- Set task -
Please pick out each line in the records below that contains the word "striped" and copy those lines in full, counting only matches with the same capitalization.

- Records for processing -
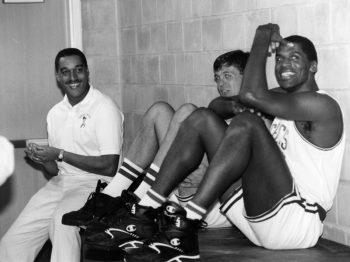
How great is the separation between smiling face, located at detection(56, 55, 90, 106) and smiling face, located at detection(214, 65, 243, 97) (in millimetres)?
905

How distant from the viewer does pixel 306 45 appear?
313 cm

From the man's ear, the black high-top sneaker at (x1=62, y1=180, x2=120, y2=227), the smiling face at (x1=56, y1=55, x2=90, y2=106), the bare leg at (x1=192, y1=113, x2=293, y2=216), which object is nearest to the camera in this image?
the bare leg at (x1=192, y1=113, x2=293, y2=216)

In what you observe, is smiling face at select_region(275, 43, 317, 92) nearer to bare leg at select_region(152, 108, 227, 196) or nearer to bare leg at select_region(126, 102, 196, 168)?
bare leg at select_region(152, 108, 227, 196)

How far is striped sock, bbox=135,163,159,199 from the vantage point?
348cm

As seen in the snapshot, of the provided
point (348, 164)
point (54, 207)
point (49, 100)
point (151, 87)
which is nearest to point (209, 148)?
point (348, 164)

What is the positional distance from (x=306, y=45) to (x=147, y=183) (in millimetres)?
988

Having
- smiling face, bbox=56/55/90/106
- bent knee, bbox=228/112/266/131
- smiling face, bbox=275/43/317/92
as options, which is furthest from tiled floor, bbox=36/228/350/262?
smiling face, bbox=56/55/90/106

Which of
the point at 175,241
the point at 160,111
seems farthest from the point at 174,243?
the point at 160,111

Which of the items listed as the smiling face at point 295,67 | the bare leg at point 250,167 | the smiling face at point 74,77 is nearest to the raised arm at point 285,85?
the smiling face at point 295,67

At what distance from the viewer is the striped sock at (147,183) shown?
3.48 metres

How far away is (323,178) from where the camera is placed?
10.0 ft

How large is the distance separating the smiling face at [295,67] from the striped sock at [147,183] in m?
0.76

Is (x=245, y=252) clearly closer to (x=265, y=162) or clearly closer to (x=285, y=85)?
(x=265, y=162)

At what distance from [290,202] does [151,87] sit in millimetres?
2256
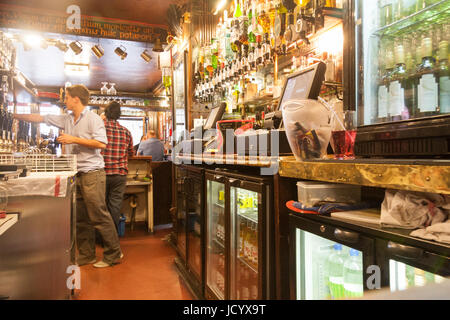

- Output below -
How far is striped sock, bbox=135,163,159,199 from the vantage point?
At what distance from the viewer is the striped sock at (147,183) shown?
How large is the distance separating the smiling face at [295,67] from the striped sock at [147,183] in m?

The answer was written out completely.